One of the unique things I have found by working with people on their health and nutrition is that those that find training either with weights for resistance training or aerobically for endurance training have a “fanatic” mentality.
The fanatic mentality is there whether they stay working out for a short period of time or for a lifetime. They attack their favorite exercise with a vengeance and believe that their form of training is absolutely the best. I know that I should never say “all” and never say “none” and always say “some,” however I have seeing this so often in the gym, and those that are left still standing, working out have such attitude.
There’s something about exercise that drives us to constantly try to reach the next level, ignoring possible injury or worse. Those with difficulty to reach that next level eventually get disappointed, or bored and quit.
Competition has no room in the quest for good health and longevity. Moderation is the key to longevity and success when trying to accomplish a good quality of life.
A study published last week in the European Heart Journal found that endurance training, not resistance training, looked to have the most positive effects on slowing — and even potentially reversing — cellular aging.

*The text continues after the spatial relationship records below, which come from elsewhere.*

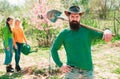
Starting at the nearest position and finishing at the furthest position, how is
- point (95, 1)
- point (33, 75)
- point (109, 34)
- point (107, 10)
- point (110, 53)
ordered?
point (109, 34)
point (33, 75)
point (110, 53)
point (107, 10)
point (95, 1)

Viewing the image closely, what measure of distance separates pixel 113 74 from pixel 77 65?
492 centimetres

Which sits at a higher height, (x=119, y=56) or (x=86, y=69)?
(x=86, y=69)

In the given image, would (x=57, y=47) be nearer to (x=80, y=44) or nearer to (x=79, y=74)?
(x=80, y=44)

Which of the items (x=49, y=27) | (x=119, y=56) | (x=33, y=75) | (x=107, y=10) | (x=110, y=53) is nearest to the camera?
(x=33, y=75)

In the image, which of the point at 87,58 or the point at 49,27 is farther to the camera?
the point at 49,27

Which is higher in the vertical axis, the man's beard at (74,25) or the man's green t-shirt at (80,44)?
the man's beard at (74,25)

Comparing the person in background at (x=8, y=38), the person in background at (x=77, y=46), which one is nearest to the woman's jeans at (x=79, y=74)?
the person in background at (x=77, y=46)

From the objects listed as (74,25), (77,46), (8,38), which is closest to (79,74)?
(77,46)

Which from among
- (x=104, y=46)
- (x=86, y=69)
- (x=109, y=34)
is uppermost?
(x=109, y=34)

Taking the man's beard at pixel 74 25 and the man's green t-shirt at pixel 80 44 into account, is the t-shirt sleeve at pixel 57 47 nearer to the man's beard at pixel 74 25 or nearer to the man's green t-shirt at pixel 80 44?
the man's green t-shirt at pixel 80 44

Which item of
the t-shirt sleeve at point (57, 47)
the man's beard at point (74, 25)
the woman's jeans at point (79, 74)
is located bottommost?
the woman's jeans at point (79, 74)

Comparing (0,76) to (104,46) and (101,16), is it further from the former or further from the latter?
(101,16)

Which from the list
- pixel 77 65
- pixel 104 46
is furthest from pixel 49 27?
pixel 77 65

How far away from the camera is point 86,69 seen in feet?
15.4
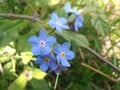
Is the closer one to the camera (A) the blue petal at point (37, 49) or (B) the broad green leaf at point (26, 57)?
(A) the blue petal at point (37, 49)

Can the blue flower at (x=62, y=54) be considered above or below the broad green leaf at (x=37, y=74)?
above

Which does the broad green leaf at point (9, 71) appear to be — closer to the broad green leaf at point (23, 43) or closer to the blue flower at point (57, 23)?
the broad green leaf at point (23, 43)

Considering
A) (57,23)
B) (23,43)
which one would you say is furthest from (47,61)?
(23,43)

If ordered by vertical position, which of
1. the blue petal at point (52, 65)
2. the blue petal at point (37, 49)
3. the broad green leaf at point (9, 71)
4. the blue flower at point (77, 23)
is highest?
the blue petal at point (37, 49)

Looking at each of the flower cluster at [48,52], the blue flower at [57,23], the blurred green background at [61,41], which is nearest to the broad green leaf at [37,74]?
the blurred green background at [61,41]

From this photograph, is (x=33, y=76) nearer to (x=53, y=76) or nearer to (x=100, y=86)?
(x=53, y=76)

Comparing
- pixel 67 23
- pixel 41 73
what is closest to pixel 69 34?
pixel 67 23

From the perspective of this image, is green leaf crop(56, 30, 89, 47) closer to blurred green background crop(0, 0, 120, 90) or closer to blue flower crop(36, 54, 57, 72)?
blurred green background crop(0, 0, 120, 90)
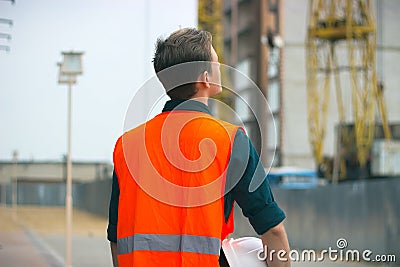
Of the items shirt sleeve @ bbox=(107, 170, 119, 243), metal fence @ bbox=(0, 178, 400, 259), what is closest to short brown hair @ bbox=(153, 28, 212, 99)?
shirt sleeve @ bbox=(107, 170, 119, 243)

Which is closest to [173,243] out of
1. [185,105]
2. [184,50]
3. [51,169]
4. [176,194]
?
[176,194]

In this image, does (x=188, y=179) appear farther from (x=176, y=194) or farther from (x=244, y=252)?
(x=244, y=252)

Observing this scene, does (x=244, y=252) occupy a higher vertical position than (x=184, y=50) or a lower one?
lower

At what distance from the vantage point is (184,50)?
1.95 metres

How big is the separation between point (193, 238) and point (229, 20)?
51.3 m

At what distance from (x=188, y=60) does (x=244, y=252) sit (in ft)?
1.51

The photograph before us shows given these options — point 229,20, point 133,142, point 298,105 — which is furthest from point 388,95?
point 133,142

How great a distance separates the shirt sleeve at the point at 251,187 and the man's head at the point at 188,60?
0.19 metres

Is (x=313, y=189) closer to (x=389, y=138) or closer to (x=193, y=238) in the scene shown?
(x=193, y=238)

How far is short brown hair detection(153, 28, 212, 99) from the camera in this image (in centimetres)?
195

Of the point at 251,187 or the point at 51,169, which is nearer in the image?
the point at 251,187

Another study, published recently in the Journal Medicine and Science in Sports and Exercise, found that if you lift weights for less than an hour each week, you might reduce your risk for a heart or stroke by 40 to as high as 70 percent.
At the end of the day, creating a regimen that includes a diverse combination of activities will be the best for you as you get older, Dr. B. Vigil added.
“A diversity of exercise in moderation on an ongoing steady, frequent basis is the key to maintaining one’s health and longevity, and the two new studies that are out certainly support that statement,” he said.